**TEXTO DE ORIGEM**:
···
Lucas Hedges, como protagonista, entrega uma performance introspectiva e vulnerável. É claro que Hedges está se esforçando para capturar as nuances de um jovem em conflito consigo mesmo e com a expectativa religiosa de sua família, mas sua atuação parece contida demais. Essa escolha pode ter sido proposital para refletir a repressão emocional de Jared, mas acaba por criar uma barreira entre o personagem e o público. Em um filme cujo tema central é tão intenso e pessoal, essa distância emocional enfraquece o apelo do drama. Hedges já havia demonstrado seu talento em filmes como Manchester à Beira-Mar (2016), mas aqui ele parece preso a um roteiro que não lhe permite explorar toda a complexidade de seu personagem.
···
**DADOS EXIBIDOS**:

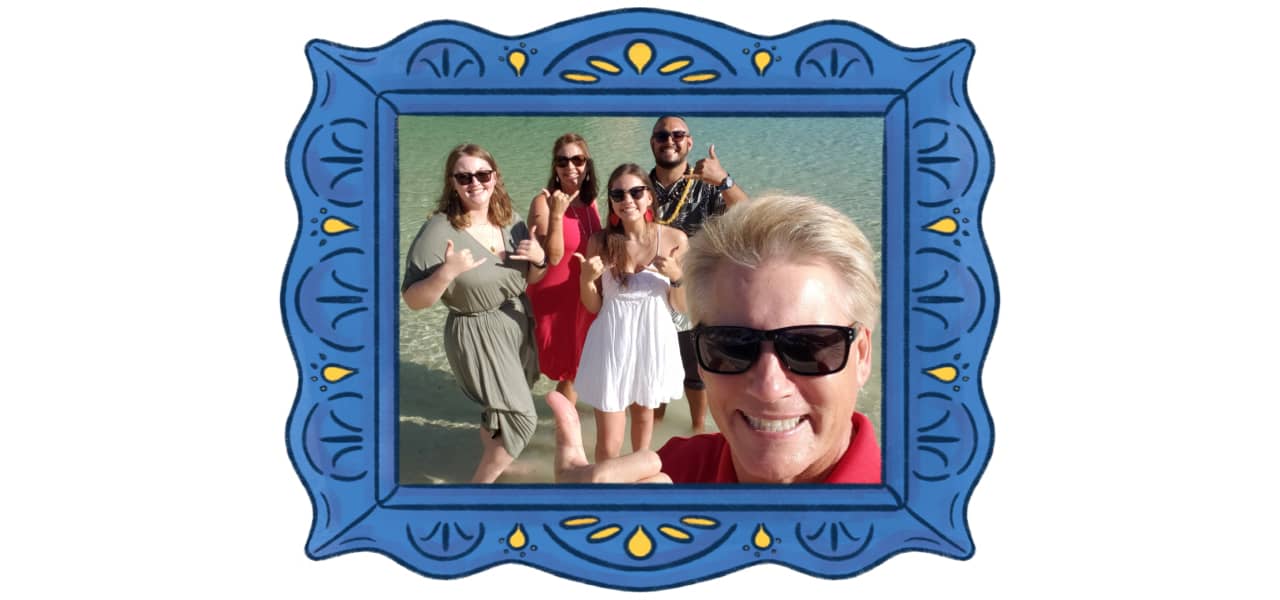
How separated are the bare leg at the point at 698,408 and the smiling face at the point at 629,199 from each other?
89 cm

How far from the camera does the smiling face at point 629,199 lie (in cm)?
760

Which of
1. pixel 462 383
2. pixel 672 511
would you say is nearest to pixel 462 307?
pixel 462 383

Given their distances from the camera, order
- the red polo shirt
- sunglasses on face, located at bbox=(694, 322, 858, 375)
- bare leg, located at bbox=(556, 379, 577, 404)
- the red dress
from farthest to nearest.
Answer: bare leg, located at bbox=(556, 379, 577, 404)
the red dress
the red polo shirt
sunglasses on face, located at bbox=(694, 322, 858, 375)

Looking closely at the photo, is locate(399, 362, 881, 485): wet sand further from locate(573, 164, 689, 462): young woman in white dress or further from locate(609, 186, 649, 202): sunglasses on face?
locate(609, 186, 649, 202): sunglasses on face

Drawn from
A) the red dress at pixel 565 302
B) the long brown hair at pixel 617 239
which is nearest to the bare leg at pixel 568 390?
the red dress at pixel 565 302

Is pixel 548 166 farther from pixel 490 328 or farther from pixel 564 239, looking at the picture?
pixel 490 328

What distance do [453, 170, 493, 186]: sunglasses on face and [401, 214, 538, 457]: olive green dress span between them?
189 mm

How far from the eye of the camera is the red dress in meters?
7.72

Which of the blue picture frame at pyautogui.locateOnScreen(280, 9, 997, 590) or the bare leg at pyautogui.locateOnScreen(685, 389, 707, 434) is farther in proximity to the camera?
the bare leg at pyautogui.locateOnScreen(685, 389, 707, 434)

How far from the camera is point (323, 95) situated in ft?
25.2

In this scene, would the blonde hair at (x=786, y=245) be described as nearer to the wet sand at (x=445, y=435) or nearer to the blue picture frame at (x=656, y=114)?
···
**O PROBLEMA**:
Responda com base na crítica sobre a atuação de Lucas Hedges:
(a) Qual é o nome do personagem de Hedges?
(b) Em qual filme de 2016 ele já tinha mostrado seu talento?
(c) O que a atuação contida demais acaba criando entre o personagem e o público?

**RESPOSTA**:
(a) Jared.
(b) Manchester à Beira-Mar.
(c) Uma barreira.